Julio y agosto es cuando el mito del puerto se hace realidad: máximo gentío, máximos precios y un tráfico que puede convertir un trayecto corto en uno largo. El pueblo sigue siendo precioso, pero lo compartirá. En verano, la mañana es su aliada — el mercado y los callejones están tranquilos antes de que lleguen los visitantes de un día.

El invierno es tranquilo hasta las contraventanas cerradas, pero la luz que perseguía Signac sigue aquí, y el sendero costero es solo suyo.

Práctico

Cómo llegar: Saint-Tropez no tiene estación de tren. La más cercana es Saint-Raphaël, en la línea Niza-Tolón, con enlaces TGV. Desde allí, una lanzadera marítima llega a Saint-Tropez en aproximadamente una hora (unos 15 € por trayecto, 27 € ida y vuelta) y evita el famoso tráfico veraniego. También hay autobuses (línea 7601, alrededor de 1 h 15) y taxis.

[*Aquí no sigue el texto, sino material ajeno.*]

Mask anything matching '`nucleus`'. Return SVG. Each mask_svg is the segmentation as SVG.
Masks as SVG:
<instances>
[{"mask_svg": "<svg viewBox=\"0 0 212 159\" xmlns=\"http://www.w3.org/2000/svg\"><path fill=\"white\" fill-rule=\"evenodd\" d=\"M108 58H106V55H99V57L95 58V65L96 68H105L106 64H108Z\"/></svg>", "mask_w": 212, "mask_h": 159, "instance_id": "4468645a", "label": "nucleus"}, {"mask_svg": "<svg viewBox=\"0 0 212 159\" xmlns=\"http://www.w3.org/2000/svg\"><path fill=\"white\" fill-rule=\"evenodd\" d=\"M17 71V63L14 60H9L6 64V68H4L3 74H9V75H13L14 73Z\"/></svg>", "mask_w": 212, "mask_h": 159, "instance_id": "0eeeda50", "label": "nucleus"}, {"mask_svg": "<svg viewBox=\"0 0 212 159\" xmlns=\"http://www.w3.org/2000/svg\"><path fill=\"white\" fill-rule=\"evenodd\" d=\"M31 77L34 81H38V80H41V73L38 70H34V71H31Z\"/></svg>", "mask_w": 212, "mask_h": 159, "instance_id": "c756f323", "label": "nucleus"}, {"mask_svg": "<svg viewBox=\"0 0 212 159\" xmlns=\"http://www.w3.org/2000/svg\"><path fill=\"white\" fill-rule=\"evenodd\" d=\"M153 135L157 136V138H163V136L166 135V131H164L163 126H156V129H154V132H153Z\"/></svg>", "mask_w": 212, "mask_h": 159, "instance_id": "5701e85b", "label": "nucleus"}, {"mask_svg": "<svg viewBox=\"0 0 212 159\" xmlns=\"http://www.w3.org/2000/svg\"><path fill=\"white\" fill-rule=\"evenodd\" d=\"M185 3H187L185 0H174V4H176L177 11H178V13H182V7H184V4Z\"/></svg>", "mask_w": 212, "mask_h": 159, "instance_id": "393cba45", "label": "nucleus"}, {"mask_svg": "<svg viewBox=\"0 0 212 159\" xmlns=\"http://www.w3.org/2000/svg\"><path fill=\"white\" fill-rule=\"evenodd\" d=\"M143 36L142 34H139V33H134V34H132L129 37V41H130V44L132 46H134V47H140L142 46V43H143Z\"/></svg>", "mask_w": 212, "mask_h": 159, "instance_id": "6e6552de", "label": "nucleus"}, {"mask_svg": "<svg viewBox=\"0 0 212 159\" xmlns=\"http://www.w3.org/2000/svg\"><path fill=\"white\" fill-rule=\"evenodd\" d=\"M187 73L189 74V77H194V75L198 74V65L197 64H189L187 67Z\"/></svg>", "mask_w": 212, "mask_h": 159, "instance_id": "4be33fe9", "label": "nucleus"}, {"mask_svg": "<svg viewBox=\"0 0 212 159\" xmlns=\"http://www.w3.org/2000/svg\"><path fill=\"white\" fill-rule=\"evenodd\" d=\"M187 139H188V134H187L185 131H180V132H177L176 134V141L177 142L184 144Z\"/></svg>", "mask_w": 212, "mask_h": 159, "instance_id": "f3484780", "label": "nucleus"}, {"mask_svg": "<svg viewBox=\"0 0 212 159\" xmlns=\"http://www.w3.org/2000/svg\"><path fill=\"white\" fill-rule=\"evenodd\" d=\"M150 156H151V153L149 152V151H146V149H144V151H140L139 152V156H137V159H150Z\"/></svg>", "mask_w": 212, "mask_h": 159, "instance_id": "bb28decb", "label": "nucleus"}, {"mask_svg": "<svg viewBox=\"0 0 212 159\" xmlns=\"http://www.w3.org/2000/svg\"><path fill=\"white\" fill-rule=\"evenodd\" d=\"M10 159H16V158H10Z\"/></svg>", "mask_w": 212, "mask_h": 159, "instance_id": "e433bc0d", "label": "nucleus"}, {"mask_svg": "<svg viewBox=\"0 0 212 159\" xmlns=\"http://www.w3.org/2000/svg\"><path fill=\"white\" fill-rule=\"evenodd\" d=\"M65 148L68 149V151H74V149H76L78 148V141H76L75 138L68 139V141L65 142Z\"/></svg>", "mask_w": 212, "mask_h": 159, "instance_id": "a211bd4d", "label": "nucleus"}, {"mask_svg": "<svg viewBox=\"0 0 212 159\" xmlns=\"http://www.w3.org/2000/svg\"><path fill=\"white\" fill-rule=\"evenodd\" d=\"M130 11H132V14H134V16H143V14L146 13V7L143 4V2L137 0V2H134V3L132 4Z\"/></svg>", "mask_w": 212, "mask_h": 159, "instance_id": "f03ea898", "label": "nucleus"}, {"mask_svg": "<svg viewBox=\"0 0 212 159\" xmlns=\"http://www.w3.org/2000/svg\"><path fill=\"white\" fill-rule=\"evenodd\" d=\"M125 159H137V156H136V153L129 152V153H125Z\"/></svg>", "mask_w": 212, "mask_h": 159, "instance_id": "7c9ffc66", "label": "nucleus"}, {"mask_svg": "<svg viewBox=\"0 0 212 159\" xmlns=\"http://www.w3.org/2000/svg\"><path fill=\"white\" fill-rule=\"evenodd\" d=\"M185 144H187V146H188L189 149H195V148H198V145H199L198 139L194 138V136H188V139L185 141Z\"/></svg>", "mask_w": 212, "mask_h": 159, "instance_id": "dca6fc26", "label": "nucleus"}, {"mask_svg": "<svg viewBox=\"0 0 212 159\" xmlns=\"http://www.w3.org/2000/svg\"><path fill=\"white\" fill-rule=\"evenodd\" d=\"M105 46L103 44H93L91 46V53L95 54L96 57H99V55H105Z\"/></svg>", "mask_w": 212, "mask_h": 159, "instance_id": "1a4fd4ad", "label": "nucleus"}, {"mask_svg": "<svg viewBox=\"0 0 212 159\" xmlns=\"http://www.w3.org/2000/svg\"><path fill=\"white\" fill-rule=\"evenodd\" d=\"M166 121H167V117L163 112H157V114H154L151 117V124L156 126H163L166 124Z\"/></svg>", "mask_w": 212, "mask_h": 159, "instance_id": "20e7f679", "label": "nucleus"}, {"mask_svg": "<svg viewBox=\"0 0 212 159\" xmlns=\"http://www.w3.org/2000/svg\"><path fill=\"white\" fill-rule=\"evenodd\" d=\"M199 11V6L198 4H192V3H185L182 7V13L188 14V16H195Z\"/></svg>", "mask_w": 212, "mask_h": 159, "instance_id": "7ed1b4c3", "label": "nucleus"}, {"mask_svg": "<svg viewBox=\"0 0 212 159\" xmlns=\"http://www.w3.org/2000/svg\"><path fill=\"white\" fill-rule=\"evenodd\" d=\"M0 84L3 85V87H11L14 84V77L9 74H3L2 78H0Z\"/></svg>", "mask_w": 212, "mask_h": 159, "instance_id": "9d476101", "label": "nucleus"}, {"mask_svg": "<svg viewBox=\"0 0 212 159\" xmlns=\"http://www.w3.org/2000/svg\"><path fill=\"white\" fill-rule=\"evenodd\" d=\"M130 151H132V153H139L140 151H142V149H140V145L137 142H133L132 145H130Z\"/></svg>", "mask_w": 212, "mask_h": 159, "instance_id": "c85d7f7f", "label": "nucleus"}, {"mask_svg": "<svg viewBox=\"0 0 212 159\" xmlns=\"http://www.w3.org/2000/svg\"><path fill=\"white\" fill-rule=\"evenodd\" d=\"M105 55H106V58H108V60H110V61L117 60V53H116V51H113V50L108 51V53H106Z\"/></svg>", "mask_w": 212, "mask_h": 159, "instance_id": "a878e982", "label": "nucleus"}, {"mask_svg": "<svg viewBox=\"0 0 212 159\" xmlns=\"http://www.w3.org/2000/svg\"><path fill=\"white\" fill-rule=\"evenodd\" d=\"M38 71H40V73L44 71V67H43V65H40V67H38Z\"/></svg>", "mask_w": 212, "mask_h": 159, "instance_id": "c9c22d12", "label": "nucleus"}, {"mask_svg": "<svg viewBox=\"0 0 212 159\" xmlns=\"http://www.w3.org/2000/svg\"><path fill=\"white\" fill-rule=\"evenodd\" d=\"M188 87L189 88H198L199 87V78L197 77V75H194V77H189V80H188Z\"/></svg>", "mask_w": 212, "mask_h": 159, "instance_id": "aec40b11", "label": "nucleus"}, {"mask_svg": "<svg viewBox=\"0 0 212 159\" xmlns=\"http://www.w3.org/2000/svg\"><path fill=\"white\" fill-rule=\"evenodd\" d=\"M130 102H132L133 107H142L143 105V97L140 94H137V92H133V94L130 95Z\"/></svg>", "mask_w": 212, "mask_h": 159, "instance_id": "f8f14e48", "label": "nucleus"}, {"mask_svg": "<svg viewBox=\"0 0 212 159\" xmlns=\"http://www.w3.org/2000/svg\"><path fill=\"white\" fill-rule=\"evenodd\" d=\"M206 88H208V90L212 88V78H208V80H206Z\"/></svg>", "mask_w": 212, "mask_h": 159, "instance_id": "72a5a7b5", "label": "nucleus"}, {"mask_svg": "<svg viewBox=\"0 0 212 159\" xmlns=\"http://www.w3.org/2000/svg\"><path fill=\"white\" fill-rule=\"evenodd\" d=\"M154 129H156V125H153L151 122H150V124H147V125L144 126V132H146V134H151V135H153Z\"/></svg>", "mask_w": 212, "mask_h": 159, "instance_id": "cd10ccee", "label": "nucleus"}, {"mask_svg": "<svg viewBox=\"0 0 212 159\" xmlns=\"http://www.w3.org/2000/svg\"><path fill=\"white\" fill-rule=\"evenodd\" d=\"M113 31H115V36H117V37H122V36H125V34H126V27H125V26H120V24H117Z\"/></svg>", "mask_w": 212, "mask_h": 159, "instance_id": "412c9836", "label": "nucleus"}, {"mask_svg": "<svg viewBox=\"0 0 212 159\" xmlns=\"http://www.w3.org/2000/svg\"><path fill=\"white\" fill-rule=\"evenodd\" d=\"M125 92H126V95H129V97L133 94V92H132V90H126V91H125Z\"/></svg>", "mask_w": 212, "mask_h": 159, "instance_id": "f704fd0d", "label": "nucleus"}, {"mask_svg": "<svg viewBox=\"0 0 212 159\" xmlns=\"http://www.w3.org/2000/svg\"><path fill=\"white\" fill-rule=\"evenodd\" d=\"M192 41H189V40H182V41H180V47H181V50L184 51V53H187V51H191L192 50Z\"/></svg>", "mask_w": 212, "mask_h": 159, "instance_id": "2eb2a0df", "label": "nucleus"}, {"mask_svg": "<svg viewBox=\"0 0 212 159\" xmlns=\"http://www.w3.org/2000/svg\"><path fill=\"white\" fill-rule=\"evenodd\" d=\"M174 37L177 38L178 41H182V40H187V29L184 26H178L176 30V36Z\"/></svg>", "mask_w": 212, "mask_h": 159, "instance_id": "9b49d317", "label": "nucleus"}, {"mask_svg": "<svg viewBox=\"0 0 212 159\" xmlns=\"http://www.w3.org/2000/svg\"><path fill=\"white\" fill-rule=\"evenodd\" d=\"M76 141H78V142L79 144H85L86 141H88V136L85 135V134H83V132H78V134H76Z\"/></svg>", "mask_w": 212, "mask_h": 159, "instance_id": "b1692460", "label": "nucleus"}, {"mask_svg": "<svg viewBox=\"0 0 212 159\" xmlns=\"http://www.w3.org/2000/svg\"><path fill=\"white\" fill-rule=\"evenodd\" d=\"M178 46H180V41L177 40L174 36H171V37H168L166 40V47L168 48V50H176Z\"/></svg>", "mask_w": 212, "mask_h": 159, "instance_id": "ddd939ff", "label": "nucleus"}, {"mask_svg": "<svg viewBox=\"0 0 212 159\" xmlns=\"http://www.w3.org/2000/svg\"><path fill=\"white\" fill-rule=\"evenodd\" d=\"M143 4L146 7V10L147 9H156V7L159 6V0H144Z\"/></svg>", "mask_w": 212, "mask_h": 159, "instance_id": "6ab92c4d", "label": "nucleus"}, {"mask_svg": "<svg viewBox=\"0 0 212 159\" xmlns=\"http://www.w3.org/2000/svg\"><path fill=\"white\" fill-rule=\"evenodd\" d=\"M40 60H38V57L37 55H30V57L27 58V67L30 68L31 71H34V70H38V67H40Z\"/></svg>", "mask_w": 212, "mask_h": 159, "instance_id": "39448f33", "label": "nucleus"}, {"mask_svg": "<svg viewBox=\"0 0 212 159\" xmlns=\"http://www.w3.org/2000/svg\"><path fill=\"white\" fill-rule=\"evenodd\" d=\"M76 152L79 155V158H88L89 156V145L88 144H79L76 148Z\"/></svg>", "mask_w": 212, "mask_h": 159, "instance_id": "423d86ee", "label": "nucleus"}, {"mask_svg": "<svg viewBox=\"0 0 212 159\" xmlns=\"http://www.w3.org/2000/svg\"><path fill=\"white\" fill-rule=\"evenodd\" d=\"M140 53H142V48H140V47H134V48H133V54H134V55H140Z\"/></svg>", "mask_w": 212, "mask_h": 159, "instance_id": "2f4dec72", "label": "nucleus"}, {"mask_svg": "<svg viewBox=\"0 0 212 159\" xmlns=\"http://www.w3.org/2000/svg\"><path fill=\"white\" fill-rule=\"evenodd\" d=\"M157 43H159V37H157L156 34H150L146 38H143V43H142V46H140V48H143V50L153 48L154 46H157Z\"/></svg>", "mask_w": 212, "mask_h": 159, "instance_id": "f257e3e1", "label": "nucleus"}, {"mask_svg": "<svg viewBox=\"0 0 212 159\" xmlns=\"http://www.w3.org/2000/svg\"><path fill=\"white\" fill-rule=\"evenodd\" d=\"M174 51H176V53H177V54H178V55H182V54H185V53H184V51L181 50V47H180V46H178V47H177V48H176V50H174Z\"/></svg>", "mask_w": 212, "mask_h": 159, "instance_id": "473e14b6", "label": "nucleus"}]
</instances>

Cómo moverse: el pueblo es pequeño y se recorre mejor a pie — el puerto, La Ponche, la Citadelle y la Place des Lices están todos a diez o quince minutos andando. Lleve calzado para el empedrado y la subida.

Dinero y gentío: los precios del paseo marítimo van acordes a su imagen. Unas calles tierra adentro encontrará cafés y panaderías normales. En verano, llegue temprano y aparque fuera del centro.

El paseo: el paseo en audio de Lume es suyo por una tarifa única de 9 € — una ciudad, sin suscripción. Póngase los auriculares, empiece junto al puerto y deje que el pueblo de pescadores bajo la leyenda vuelva a tomar forma.

Conviene saber
¿Por qué se llama Saint-Tropez?
Por Torpes de Pisa, un oficial romano decapitado bajo Nerón hacia el 65 d. C. por negarse a renunciar a su fe cristiana. La leyenda sostiene que su cuerpo, lanzado a la deriva en una barca con un gallo y un perro, llegó a esta orilla, y el pueblo tomó su nombre.
¿Hay estación de tren en Saint-Tropez?
No. La estación de tren más cercana está en Saint-Raphaël, en la línea Niza-Tolón. Desde allí se llega a Saint-Tropez en lanzadera marítima (alrededor de una hora), en autobús (línea 7601, unas 1 h 15) o en taxi.
¿Qué era Saint-Tropez antes de hacerse famoso?
Una plaza fuerte y un pueblo de pescadores que vivieron del mar durante siglos. Pintores encabezados por Paul Signac, llegado en 1892, lo convirtieron en destino artístico décadas antes de que la película de Brigitte Bardot, en 1956, lo transformara en un centro turístico internacional.
¿Qué se puede hacer más allá del puerto?
Subir a la Citadelle del siglo XVII y su museo de historia marítima, ver los cuadros puntillistas y fauvistas del Musée de l'Annonciade, pasear por el viejo barrio de pescadores de La Ponche, ver la petanca en la Place des Lices y recorrer el Sentier du Littoral hacia el Cap Camarat.
¿Cuál es la mejor época para visitar Saint-Tropez?
De mayo a principios de junio y en septiembre: buen tiempo sin las multitudes de temporada alta. A mediados de mayo se celebran Les Bravades (16-18 de mayo), la procesión tradicional de mosqueteros. Julio y agosto son, con diferencia, los meses más concurridos y caros.
¿Qué es una tarte tropézienne?
Una brioche rellena de crema creada en Saint-Tropez en 1955 por el pastelero polaco Alexandre Micka. Brigitte Bardot, que rodaba en el pueblo, sugirió nombrarla en honor a Saint-Tropez; Micka acuñó «tarte tropézienne» y registró la marca en 1973.